Travail demandé ->
1. Recopiez une partie de l'extrait présenté. Commencez aux mots « Aucune explication réelle » et arrêtez-vous après « financière ou sexuelle. ».
2. Dites si chaque affirmation concorde avec l'extrait présenté en répondant par oui ou par non, avec à l'appui les mots décisifs de l'extrait cités à l'identique. (a) Une déclaration du Vatican a indiqué qu'il n'y avait aucune preuve d'inconvenance financière ou sexuelle. (b) Aloysius John est un laïc de nationalité italienne. (c) Le pape a fourni une explication détaillée de sa prise de contrôle.

Extrait présenté ->

Aucune explication réelle n’a été donnée pour la prise de contrôle abrupte par le pape, si ce n’est une sorte de via negativa – c’est-à-dire que nous savons ce que les raisons n’étaient pas, puisqu’une déclaration du Vatican a dit qu’il n’y avait aucune preuve d’inconvenance financière ou sexuelle.
(Il est révélateur de l’Église catholique en 2022 que si quelqu’un est licencié, vous devez dire à haute voix que ce n’était pas à cause de l’argent ou du sexe – parce que si vous ne le faites pas, tout le monde va supposer que l’une de ces deux choses devait être la raison.)
Au-delà de l’exclusion de ces deux facteurs, la déclaration dit simplement qu’un examen interne a révélé de « réelles lacunes » dans la gestion, ce qui a porté atteinte à « l’esprit d’équipe et au moral du personnel ».
De nombreux observateurs ont tendance à croire que les problèmes, du moins en partie, étaient centrés sur le secrétaire général évincé de Caritas, c’est-à-dire son PDG au jour le jour, un laïc indien ayant la citoyenneté française nommé Aloysius John.

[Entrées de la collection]
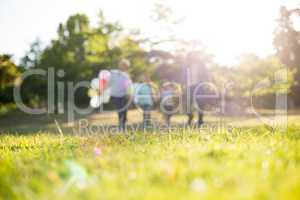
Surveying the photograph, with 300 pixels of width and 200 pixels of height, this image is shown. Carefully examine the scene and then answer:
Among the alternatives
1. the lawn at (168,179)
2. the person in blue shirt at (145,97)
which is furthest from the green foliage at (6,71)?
the lawn at (168,179)

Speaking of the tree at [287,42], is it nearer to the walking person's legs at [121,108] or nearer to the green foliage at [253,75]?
the green foliage at [253,75]

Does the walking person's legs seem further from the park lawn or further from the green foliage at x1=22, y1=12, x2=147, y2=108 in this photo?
the green foliage at x1=22, y1=12, x2=147, y2=108

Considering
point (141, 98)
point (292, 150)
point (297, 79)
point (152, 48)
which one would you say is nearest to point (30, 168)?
point (292, 150)

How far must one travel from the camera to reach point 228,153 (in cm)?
322

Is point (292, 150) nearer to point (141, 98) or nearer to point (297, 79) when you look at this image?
point (141, 98)

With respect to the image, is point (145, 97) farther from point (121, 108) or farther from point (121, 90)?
point (121, 108)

Réponses par point ->
1.
Aucune explication réelle n’a été donnée pour la prise de contrôle abrupte par le pape, si ce n’est une sorte de via negativa – c’est-à-dire que nous savons ce que les raisons n’étaient pas, puisqu’une déclaration du Vatican a dit qu’il n’y avait aucune preuve d’inconvenance financière ou sexuelle.

2.
(a) Oui : « une déclaration du Vatican a dit qu’il n’y avait aucune preuve d’inconvenance financière ou sexuelle ».
(b) Non : « un laïc indien ayant la citoyenneté française ».
(c) Non : « Aucune explication réelle n’a été donnée pour la prise de contrôle abrupte par le pape ».